* [Stated goal]
Print, please, the line that contains "Is the beige" and each line after it to the end of the entries, unchanged and with nothing else.

* BEGIN Records supplied *

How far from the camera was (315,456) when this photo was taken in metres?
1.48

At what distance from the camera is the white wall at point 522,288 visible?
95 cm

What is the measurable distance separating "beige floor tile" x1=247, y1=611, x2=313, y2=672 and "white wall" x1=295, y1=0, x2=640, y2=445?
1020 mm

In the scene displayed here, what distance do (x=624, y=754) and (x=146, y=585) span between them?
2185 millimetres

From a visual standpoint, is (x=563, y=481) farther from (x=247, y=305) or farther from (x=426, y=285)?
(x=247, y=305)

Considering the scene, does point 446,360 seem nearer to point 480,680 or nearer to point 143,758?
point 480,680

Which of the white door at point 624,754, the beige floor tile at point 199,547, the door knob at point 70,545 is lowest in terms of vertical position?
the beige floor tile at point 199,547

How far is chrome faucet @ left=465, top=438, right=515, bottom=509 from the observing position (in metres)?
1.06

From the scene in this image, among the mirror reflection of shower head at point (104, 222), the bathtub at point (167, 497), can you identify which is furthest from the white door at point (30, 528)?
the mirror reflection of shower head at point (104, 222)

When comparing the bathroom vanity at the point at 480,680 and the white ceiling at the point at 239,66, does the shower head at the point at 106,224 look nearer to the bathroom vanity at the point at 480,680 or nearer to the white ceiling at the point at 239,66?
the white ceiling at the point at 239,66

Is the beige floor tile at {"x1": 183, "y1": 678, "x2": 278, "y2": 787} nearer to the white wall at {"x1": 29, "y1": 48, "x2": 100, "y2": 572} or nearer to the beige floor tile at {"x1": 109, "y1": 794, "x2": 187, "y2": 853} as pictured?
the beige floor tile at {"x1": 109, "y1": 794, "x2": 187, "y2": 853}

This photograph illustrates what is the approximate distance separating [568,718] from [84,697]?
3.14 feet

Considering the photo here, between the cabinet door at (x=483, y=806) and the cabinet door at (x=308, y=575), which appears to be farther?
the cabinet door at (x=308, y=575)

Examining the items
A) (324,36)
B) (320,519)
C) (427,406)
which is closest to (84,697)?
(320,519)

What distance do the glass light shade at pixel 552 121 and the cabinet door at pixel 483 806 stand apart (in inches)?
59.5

* END Records supplied *

* [Response for this exercise]
Is the beige floor tile at {"x1": 183, "y1": 678, "x2": 278, "y2": 787} nearer to the white wall at {"x1": 29, "y1": 48, "x2": 100, "y2": 572} or nearer to the beige floor tile at {"x1": 109, "y1": 794, "x2": 187, "y2": 853} as pictured?
the beige floor tile at {"x1": 109, "y1": 794, "x2": 187, "y2": 853}

This photograph illustrates what is the approximate distance separating [568,718] from [84,697]?
3.14 feet

Considering the photo here, between the cabinet door at (x=483, y=806) and the cabinet door at (x=308, y=575), which appears to be farther?
the cabinet door at (x=308, y=575)

Examining the items
A) (324,36)
B) (320,519)
C) (427,406)
which is closest to (84,697)?
(320,519)

What distance do the glass light shade at pixel 552 121 and the cabinet door at pixel 483 806 stand apart (in inches)?
59.5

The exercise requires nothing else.